Exercise text »
City Reports

Rajasthan SOG arrests 6 including doctor, ASI for insurance fraud

Gang members would show a person to have died in an accident, carry out fake postmortem examinations and prepare bogus death certificates to back up their fraudulent insurance claims.

February 12, 2018, 9:26 am

insurance fraud six arrested Dausa

Six men who were arrested by Rajasthan SOG for insurance fraud

Jaipur: Rajasthan special operations group (SOG) on Friday busted an interstate gang of fraudsters involved in declaring living people as ‘dead’ to claim insurance money. Gang members would claim the person to have died in an accident, carry out fake postmortem examinations and prepare bogus death certificates to back up their fraudulent insurance claims.

Those arrested include Dr Satish Kumar Khandelwal, a senior doctor at the government hospital in Dausa and Ramesh Chandra, an ASI deputed at Kotwali polices station in Dausa. Other accused were identified as Raghuraj Singh Chouhan, Rajesh Kumar, Chaturbhuj Meena and Yash Chouhan. Chaturbhuj Meena worked as a lawyer in Dausa.

The matter came to light when a case was registered against one Jitendra Singh, an auto driver in Delhi, for claiming insurance money by declaring himself dead. The FIR was registered with Kotwali police station in Dausa on October 10 last year.

As the involvement of an interstate organized gang was suspected, the case was investigated by SOG.

Umesh Mishra, ADG, SOG said that it came up during preliminary investigation that Jitendra Singh who had been declared dead was alive and worked as an auto driver in Delhi. He was living with his wife in Delhi.

“We came to know about a company named FRM Investigation Agency. One Raghuraj Singh Chouhan from this agency connived with a Union Bank of India employee Rajesh Kumar, Dausa-based advocate Chaturbhuj Meena, a senior doctor of Dausa government hospital Satish Kumar Khandelwal, an ASI deputed in Kotwali police station of Dausa Ramesh Chand and a Delhi-based aide Yash Chouhan to prepare insurance policies and claim insurance money by fraudulently declaring Jitendra Singh dead,” said Umesh Mishra.

He added that insurance policies were taken out from different companies including Birla Sun Life, Bajal Alliance, Aegon Religare and ING Vysya Bank in the name of Jitendra Singh.

“Raghuraj Singh and Yash Chouhan asked ASI Ramesh Chand and doctor Satish Kumar Khandelwal to prove the death of Jitendra Singh in a bogus accident case. A fake entry of Jitendra’s Singh death was entered into the police station records by Ramesh Chand, while Dr Satish Kumar Khandelwal issued a fake postmortem certificate so that a bogus death certificate could be prepared,” said Mishra.

Material shown »
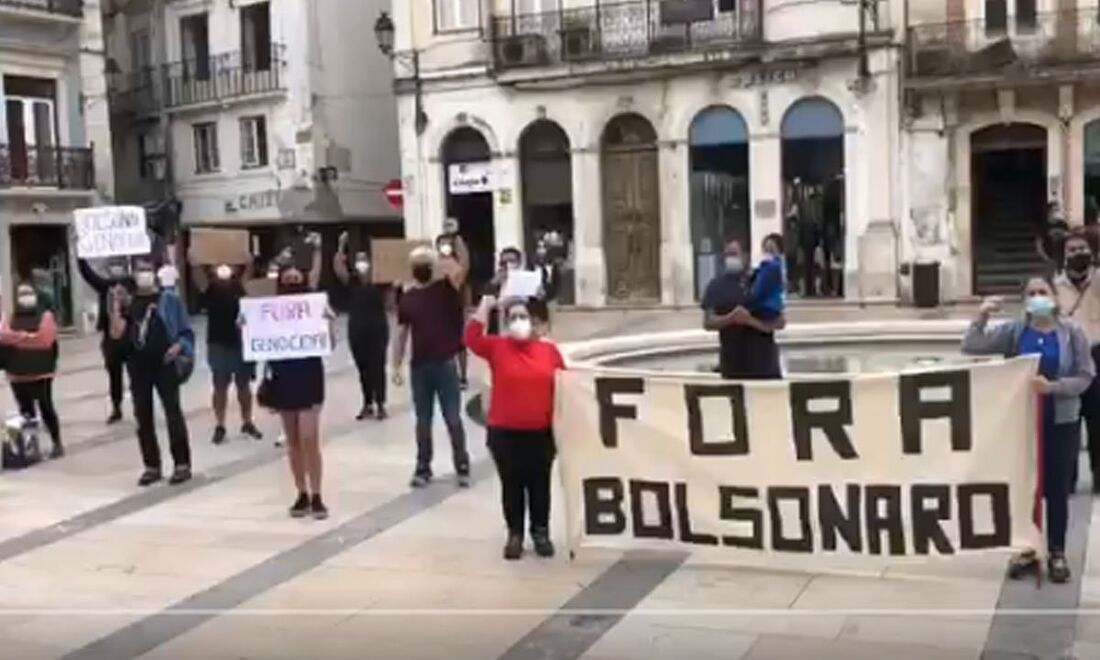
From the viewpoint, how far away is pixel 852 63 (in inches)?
* * *
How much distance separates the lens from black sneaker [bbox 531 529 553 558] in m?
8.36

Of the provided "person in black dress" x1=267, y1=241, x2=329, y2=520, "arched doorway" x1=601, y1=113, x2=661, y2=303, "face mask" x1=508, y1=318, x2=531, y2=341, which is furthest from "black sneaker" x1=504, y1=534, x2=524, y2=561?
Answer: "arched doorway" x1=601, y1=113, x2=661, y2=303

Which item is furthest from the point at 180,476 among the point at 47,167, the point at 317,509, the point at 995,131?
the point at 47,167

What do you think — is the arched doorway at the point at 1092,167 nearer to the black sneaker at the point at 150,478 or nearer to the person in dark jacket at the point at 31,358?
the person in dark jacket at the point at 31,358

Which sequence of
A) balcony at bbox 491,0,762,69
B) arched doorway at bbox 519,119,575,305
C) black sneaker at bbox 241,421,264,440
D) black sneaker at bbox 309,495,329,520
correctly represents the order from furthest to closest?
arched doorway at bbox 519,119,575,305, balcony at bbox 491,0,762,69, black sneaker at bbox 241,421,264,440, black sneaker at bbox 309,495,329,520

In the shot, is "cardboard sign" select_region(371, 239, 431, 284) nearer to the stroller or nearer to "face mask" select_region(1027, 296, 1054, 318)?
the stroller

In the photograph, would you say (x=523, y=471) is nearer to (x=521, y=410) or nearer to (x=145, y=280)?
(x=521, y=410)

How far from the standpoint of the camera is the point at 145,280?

Work to be completed » Can you duplicate the stretch of the insurance fraud report from "insurance fraud six" through "lawyer in Dausa.", word for word? These entries have no connection to the news report on the insurance fraud arrests.

Reply »
insurance fraud six arrested Dausa

Six men who were arrested by Rajasthan SOG for insurance fraud

Jaipur: Rajasthan special operations group (SOG) on Friday busted an interstate gang of fraudsters involved in declaring living people as ‘dead’ to claim insurance money. Gang members would claim the person to have died in an accident, carry out fake postmortem examinations and prepare bogus death certificates to back up their fraudulent insurance claims.

Those arrested include Dr Satish Kumar Khandelwal, a senior doctor at the government hospital in Dausa and Ramesh Chandra, an ASI deputed at Kotwali polices station in Dausa. Other accused were identified as Raghuraj Singh Chouhan, Rajesh Kumar, Chaturbhuj Meena and Yash Chouhan. Chaturbhuj Meena worked as a lawyer in Dausa.